# John Stirk and Sons Way Grinder



## Martin W (Feb 8, 2020)

found this interesting. No affiliation.
Cheers
Martin









						JOHN STIRK & SONS Way Grinder
					

General Specifications Horsepower: 10 hp RPM: 1770 rpm Electrical Requirements Voltage: 208-230/460 volts Phase: 3 Other Specifications Table Size: 40" x 168" Travel: 12 ft Cross Travel: 40" Vertical Lift: 36" Floor space, footprint: 40' x 10' Additional Information S/N: 4 20




					www.lenmark.com


----------



## matthewsx (Feb 8, 2020)

That's one to preserve. Quick, somebody with space snatch it up before the scrappers come calling....


----------



## brino (Feb 8, 2020)

matthewsx said:


> Quick, somebody with space snatch it up before the scrappers come calling....



From the link:


> *Table Size:* 40" x 168"
> *Travel:* 12 ft
> *Cross Travel:* 40"
> *Vertical Lift: *36"
> *Floor space, footprint:* 40' x 10'




Yeah, that won't fit!

-brino


----------



## Dhal22 (Feb 8, 2020)

Magnificent tool.   Could be owned just to admire.


----------



## Superburban (Feb 8, 2020)

Maybe we could all chip in, and then rotate it between those that are restoring a lathe. Like a tool loaner program.


----------



## Janderso (Feb 8, 2020)

If I had money and a big shop.......


----------



## MontanaLon (Feb 8, 2020)

Superburban said:


> Maybe we could all chip in, and then rotate it between those that are restoring a lathe. Like a tool loaner program.

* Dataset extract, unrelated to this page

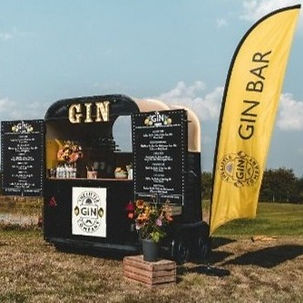 Horsebox Gin Bar.jpg
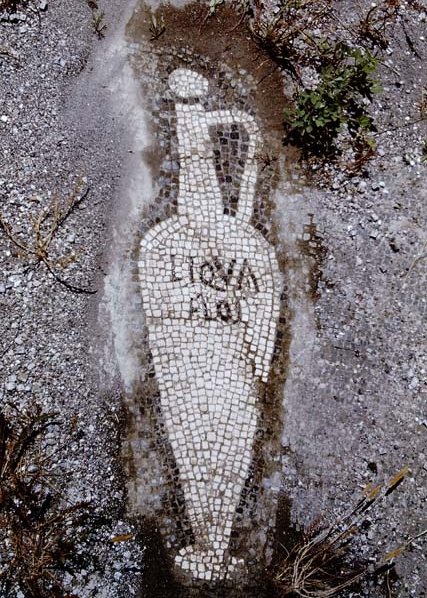 liquamen urceus  shown on mosaic from Pompeii.jpg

Or we could all pitch in and each take a piece home. Maybe cut the bed into lengths that would fit into a small truck and then pin it back together.


----------



## Martin W (Feb 9, 2020)

I have seen this shops equipment for sale for a while now. This shop had some pretty neat equipment. There is also a Rockford planer, a real nice Cincinnati Mill, Horizontal boring mills. All big US built machines. Too big for a hobby shop, but neat none the less.
Cheers
Martin


----------



## C-Bag (Feb 9, 2020)

Superburban said:


> Maybe we could all chip in, and then rotate it between those that are restoring a lathe. Like a tool loaner program.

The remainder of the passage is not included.